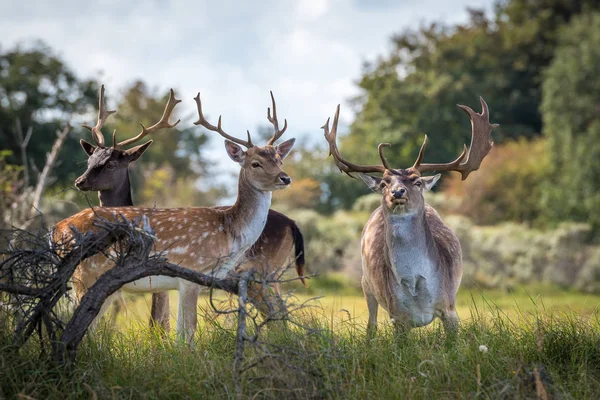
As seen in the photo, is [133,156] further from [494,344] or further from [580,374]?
[580,374]

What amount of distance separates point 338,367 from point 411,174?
7.01 ft

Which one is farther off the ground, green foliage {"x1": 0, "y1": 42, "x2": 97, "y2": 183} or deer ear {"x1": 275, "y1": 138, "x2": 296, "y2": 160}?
green foliage {"x1": 0, "y1": 42, "x2": 97, "y2": 183}

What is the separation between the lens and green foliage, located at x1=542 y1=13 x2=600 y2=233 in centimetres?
2427

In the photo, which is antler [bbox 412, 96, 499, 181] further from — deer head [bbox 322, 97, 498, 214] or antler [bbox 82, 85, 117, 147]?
antler [bbox 82, 85, 117, 147]

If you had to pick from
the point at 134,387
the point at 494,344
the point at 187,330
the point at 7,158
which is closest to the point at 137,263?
the point at 134,387

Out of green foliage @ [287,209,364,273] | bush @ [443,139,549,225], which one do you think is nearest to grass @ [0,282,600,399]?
green foliage @ [287,209,364,273]

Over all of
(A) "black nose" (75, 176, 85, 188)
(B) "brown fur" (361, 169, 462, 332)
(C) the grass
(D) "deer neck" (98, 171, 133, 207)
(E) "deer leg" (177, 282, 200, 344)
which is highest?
(A) "black nose" (75, 176, 85, 188)

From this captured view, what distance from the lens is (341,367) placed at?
405 cm

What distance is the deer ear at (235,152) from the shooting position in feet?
20.4

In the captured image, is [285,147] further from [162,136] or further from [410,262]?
[162,136]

□ □ □

■ **WHAT TO WORK ON**: Could you rewrite the lines above, from the line with "From this captured" through the last line, as a numbered list with the blank lines left out?

■ **WRITTEN RESPONSE**:
1. From this captured view, what distance from the lens is (341,367) placed at?
2. 405 cm
3. What distance is the deer ear at (235,152) from the shooting position in feet?
4. 20.4
5. In the captured image, is [285,147] further from [162,136] or further from [410,262]?
6. [162,136]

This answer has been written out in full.